▶ _Provided text_:
--- start ---

Complete Shell Session — Step by Step

This example walks through the full lifecycle of an extended attribute:

## STEP 1: Create a test file
$ touch testfile.txt

## STEP 2: Set two user EAs
$ setfattr -n user.quote1 -v "The past is not dead." testfile.txt
$ setfattr -n user.quote2 -v "In fact, it's not even past." testfile.txt

## STEP 3: Read one specific EA
$ getfattr -n user.quote1 testfile.txt
# file: testfile.txt
user.quote1="The past is not dead."

## STEP 4: Dump all user EAs
$ getfattr -d testfile.txt
# file: testfile.txt
user.quote1="The past is not dead."
user.quote2="In fact, it's not even past."

## STEP 5: Change quote1 to empty string
$ setfattr -n user.quote1 testfile.txt   # no -v = empty value

## STEP 6: Dump again — note quote1 shows no value
$ getfattr -d testfile.txt
# file: testfile.txt
user.quote1                              # empty string
user.quote2="In fact, it's not even past."

## STEP 7: Remove quote2 entirely
$ setfattr -x user.quote2 testfile.txt

## STEP 8: Dump again — only quote1 remains
$ getfattr -d testfile.txt
# file: testfile.txt
user.quote1                              # empty string, still exists
Key takeaway: user.quote1 with an empty string value is NOT the same as user.quote1 not existing. An empty string is still a valid EA value.

Real-World Use Cases for Extended Attributes
Use Case Namespace Example EA
File versioning user user.version = "3.1.2"
MIME type tagging user user.mime_type = "image/png"
Access Control Lists system system.posix_acl_access
SELinux labels security security.selinux = "..."
File capabilities security security.capability = "..."
Backup metadata trusted trusted.backup_date = "..."
Overlay filesystem trusted trusted.overlay.opaque = "y"

Interview Questions
Q1. What are extended attributes in Linux? How do they differ from standard file metadata?
Extended attributes (EAs) allow attaching arbitrary name-value pairs to a file’s i-node. Standard file metadata (owner, permissions, timestamps, size) is fixed and defined by the kernel. EAs are flexible — you define both the name and value. They do not affect the file’s content.
Q2. What are the four EA namespaces and what is each used for?

--- end ---

(Data records)
--- start ---

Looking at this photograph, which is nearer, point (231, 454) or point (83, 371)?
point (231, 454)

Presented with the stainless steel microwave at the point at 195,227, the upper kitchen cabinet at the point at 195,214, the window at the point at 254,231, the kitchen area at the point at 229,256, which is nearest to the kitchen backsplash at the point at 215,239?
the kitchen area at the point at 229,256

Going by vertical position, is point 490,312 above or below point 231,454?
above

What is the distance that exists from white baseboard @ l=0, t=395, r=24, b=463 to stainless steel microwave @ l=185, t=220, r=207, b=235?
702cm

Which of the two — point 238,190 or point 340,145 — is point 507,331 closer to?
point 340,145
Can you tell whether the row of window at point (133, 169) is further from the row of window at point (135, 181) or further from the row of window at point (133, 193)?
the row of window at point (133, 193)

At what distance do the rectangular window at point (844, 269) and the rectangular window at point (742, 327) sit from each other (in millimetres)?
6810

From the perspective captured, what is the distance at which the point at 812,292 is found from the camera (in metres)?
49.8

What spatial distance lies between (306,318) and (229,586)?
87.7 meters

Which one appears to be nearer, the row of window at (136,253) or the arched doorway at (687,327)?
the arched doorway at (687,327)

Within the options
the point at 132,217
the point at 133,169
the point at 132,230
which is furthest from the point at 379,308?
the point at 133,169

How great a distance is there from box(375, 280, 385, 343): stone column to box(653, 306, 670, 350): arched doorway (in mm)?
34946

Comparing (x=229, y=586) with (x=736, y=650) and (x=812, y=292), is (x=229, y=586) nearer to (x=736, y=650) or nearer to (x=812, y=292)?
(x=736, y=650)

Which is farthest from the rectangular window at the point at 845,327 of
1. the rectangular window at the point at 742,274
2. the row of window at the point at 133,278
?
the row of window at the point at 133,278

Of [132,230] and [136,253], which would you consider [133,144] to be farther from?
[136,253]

--- end ---

▶ _To be done_:
A: From the extended attributes page, list every use case named in the table under "Real-World Use Cases for Extended Attributes."
B: Answer these questions using the extended attributes page:
(i) Which setfattr option is used in Step 7 to remove quote2 entirely?
(ii) What example value does the table give for user.mime_type?
(iii) Which four items does the answer to Q1 name as standard file metadata?

▶ _Results of the tasks_:
A:
File versioning
MIME type tagging
Access Control Lists
SELinux labels
File capabilities
Backup metadata
Overlay filesystem

B:
(i) The -x option.
(ii) "image/png"
(iii) Owner, permissions, timestamps, and size.